All parents commented on the need to improve communication among hospital staff. Many insensitivities were perceived to have arisen from this problem. As one husband put it, “There was a lack of communication. It's not just a normal pregnancy. Someone should have warned the staff to be careful” (case 5).

The importance of consistency was also highlighted. Seeing many different professionals during the antenatal period was experienced as difficult and demoralising. The beneficial effects of specialised monitoring by and contact with a small group of professionals seemed clear.

The provision of formal counselling facilities was suggested by interviewees as a potential source of help, both in the early stages of diagnosis and discussion of options and as a supportive measure during decision making. The paucity of written information was also mentioned. “If you're told your child has this condition, it's not really easy to find anything about it. I looked it up in an encyclopaedia, but I would have liked some sort of written information” (case 3). The need for educational opportunities for professionals was also mentioned.
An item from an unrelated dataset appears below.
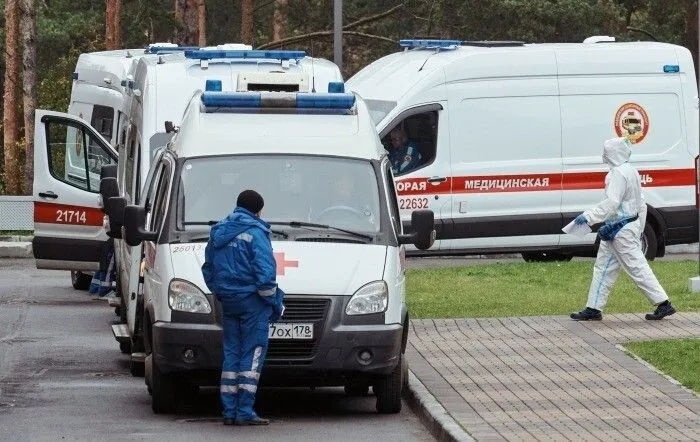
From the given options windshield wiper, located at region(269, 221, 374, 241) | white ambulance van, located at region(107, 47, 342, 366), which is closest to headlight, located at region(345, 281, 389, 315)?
windshield wiper, located at region(269, 221, 374, 241)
Most congenital abnormalities occur in pregnancies at low risk, and with the increasing use of routine fetal anomaly scanning more parents may be faced with difficult decisions.1 2 Many will elect to terminate the pregnancy but some will continue.3 4 Indeed, the grieving process may be easier for those who continue.3 4 5 Comments from our five couples emphasised the need for special antenatal care facilities for women whose fetus has a serious abnormality.
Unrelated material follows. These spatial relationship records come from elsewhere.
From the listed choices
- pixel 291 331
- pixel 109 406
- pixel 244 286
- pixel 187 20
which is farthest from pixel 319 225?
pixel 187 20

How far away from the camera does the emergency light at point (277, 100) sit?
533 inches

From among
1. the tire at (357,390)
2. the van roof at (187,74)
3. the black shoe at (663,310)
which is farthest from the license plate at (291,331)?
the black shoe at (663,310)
The parents interviewed had suffered high levels of distress, and these emotions (shock, anger, sorrow, etc) can result in heightened awareness of insensitivity as well as misattribution of feelings to the behaviour of staff. These factors may account in part for some of the apparently negative experiences reported. However, it is clear that most professionals are ill equipped to deal with such situations. Many parents in this situation will decide to terminate the pregnancy, thus accounting to some degree for the obvious lack of awareness and preparation of many of the staff with whom they came into contact. That staff themselves often believe that termination of pregnancy is the more appropriate option in these circumstances6 may also account for the apparent lack of understanding and sensitivity shown by some health professionals.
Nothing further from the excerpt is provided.